The study also criticizes sea ice management techniques, which involve scattering glass microbeads to increase ice reflectivity. The researchers point out that this method could require up to 360 million tonnes of microbeads annually, equivalent to the total global production of plastics. Concerns about the ecotoxicity of these beads and their potential to create a net warming effect on Arctic ice have been raised, suggesting that sea ice management may be economically unviable compared to direct emissions reduction strategies.

Basal water removal, intended to slow glacier movement by extracting subglacial water, is deemed flawed. This method is not only emissions-intensive but also requires ongoing monitoring and maintenance, further complicating the effort to mitigate glacier melt.
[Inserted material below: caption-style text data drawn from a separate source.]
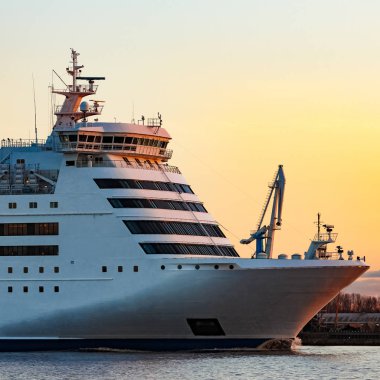White cruise liner at sunset
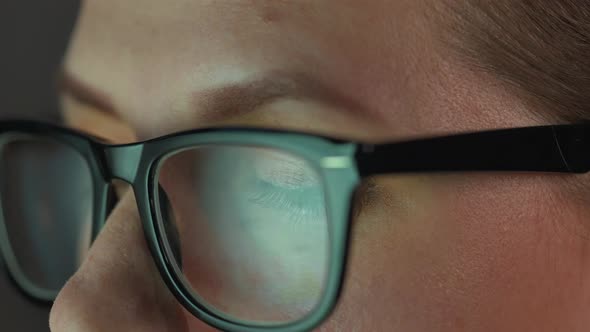 Woman in Glasses Looking on the Monitor and and Working with Charts and Analytics alt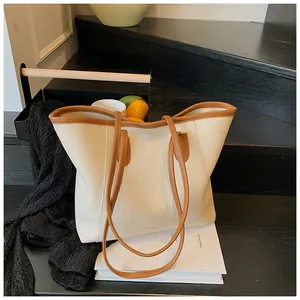 Detail of cream tote bag with brown trim and pebble texture on an indoor staircase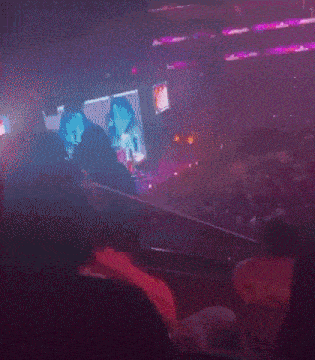 a crowd of people watching a concert with a sign that says exit on it
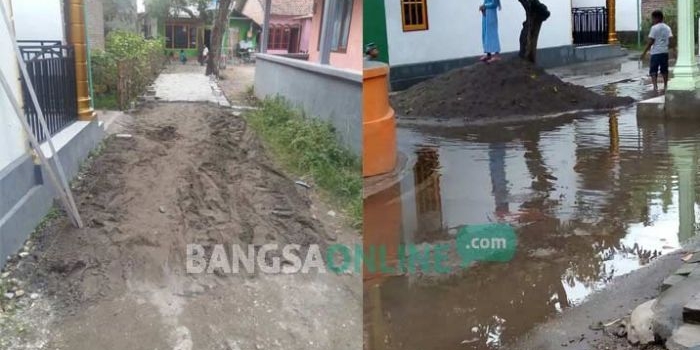 Pavingisasi di jalan Desa Pulo Lor, Kecamatan/Kabupaten Jombang dihentikan warga lantaran terindikasi ada penyelewengan. foto: ROMZA/ BANGSAONLINE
The Case Against Ocean Fertilization

Ocean fertilization, which involves adding nutrients like iron to stimulate phytoplankton growth, may sound promising but brings its own uncertainties. The researchers argue that controlling which species dominate in fertilized areas could disrupt local food chains. The scale of deployment needed for this method raises additional questions about its feasibility and effectiveness.

In conclusion, the study by Martin Siegert and his colleagues underscores the pressing need for “climate-resilient development” that prioritizes decarbonization and better management of protected areas. The researchers advocate for a shift in the relationship between humanity and the planet, emphasizing that tackling the root causes of climate change is essential for a sustainable future.

As global efforts continue to decarbonize, overcoming reliance on fossil fuels and transitioning to renewable energy sources will present significant challenges but remains the most promising avenue to avert catastrophic climate change.